Practical steps for an SME

You do not need a legal department for this. Three habits cover most of the risk:

1. Know where AI writes for you

List the places where AI-generated or AI-assisted content reaches the outside world: website texts, blog posts, social media, newsletters, product images, video, and any chatbot on your site. You cannot label what you have not mapped.

2. Label where required

Deepfakes and AI-generated text published on matters of public interest must carry a clear label from 2 August 2026. A chatbot on your website must be recognisable as a chatbot. For other AI-assisted content a label is not mandatory, but a short disclosure builds trust.

3. Keep human review on everything you publish

A person reads, corrects, and approves before publication. This is your defence against the liability risk from the Munich ruling, and it catches the factual errors AI tools still make.

Put these three habits in writing and you are most of the way to an acceptable-AI-use policy. Our guide Acceptable AI use at work turns them into a full one-page policy.

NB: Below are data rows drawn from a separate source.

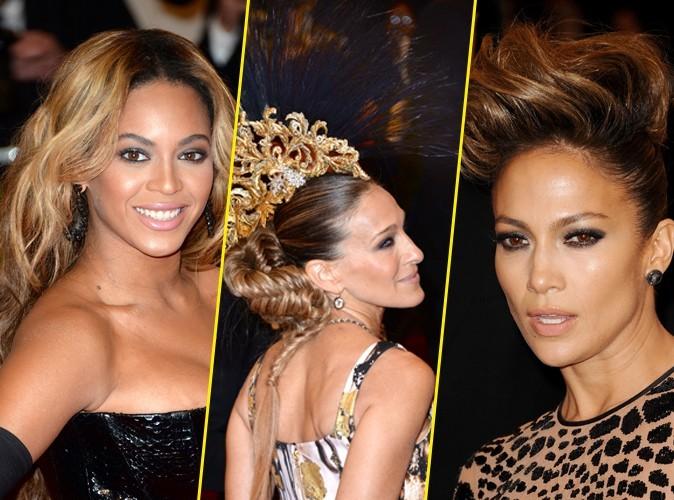 Beauté : Focus sur les plus belles coiffures du Met Ball !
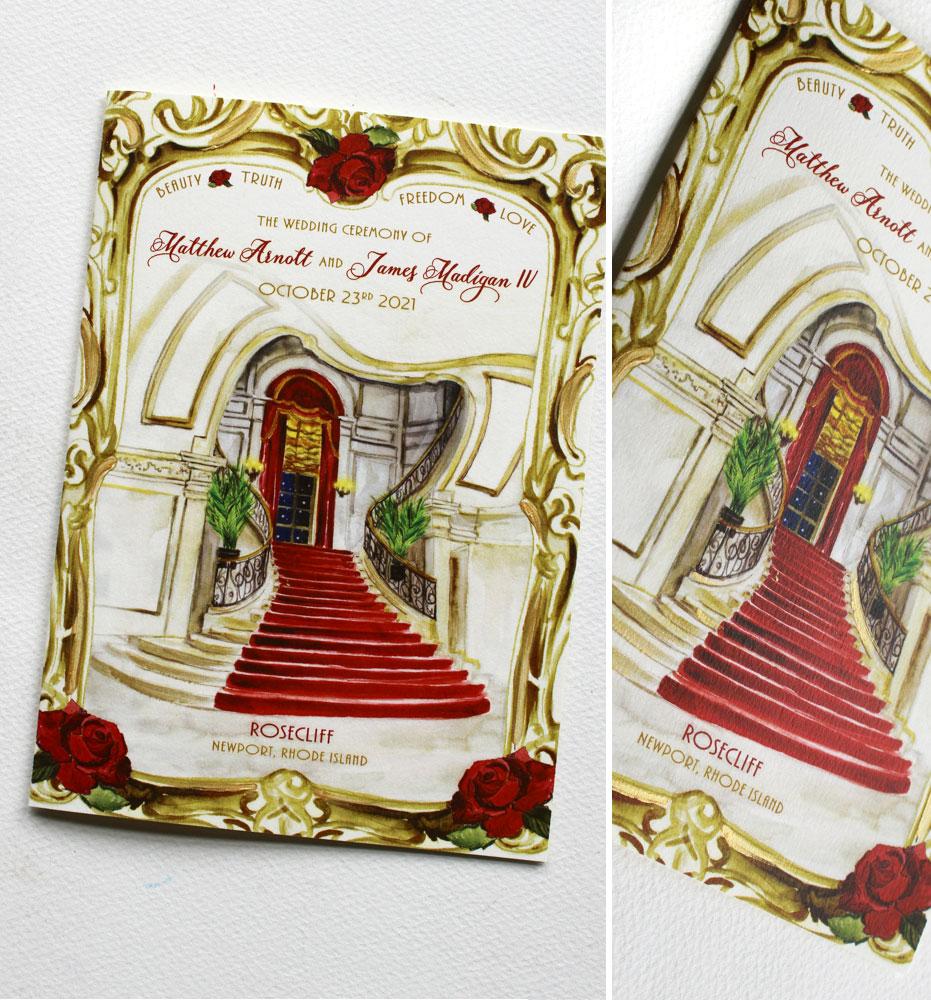 Rosecliff Wedding Program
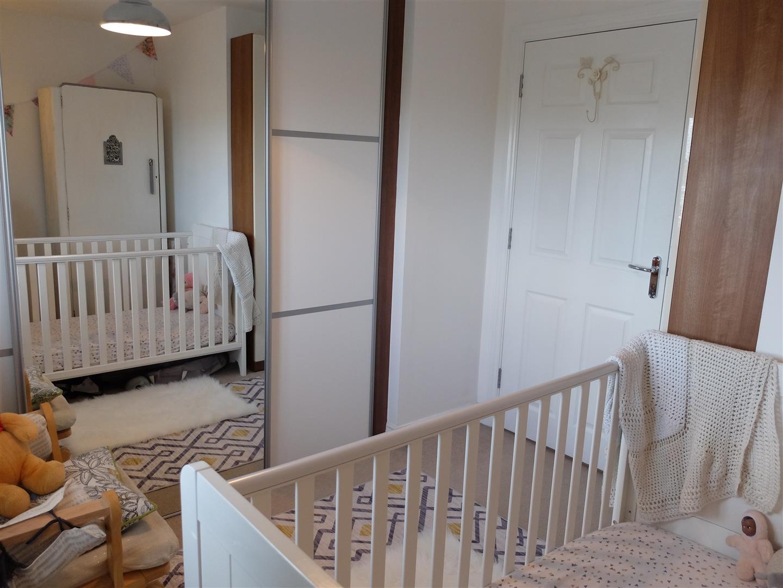 73 Lowry Gardens Carlisle 2 Bedrooms Flat On Sale 110,000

The MSP angle: have a standard answer ready

If you are a managed service provider (MSP), your clients will ask "do we need to label this?" the moment the rules start applying on 2 August 2026. Prepare a standard answer instead of improvising per client:

  • A one-paragraph explanation of who is a provider and who is a deployer, so the client understands which duties are theirs.
  • A template disclosure line clients can reuse, for example: "This content was created with AI assistance and reviewed by our team."
  • A short checklist per client: where does AI publish for them, is there a chatbot, who does the human review?
  • A pointer to the Commission's Code of Practice of 10 June 2026 as the reference for how to mark and label.

FAQ

Does every AI-assisted text need a label?

No. The visible labelling duty for businesses targets deepfakes and AI-generated text published to inform the public on matters of public interest. Ordinary product pages or marketing copy fall outside that strict duty. A voluntary disclosure is still a good idea: it costs one sentence and builds trust.

We only use AI for internal documents. Do the rules apply to us?

The labelling duties are about content you make public and about AI systems people interact with, such as chatbots. Internal drafts and analyses are not the target. The moment AI-assisted content leaves the company, the question becomes relevant.

Is the Code of Practice of 10 June 2026 mandatory?

No. It is voluntary. But it is the European Commission's own description of how to mark and label AI-generated content correctly, so following it is the lowest-risk way to show you took Article 50 seriously.

What does the Munich ruling mean for my business?

The Munich Regional Court treated AI-generated output as the publisher's own content in a preliminary injunction of 28 May 2026 (case 26 O 869/26). It is a German preliminary decision, not Belgian precedent, but the message travels: if you publish AI output, you answer for it as if you wrote it yourself. Human review before publication is your protection.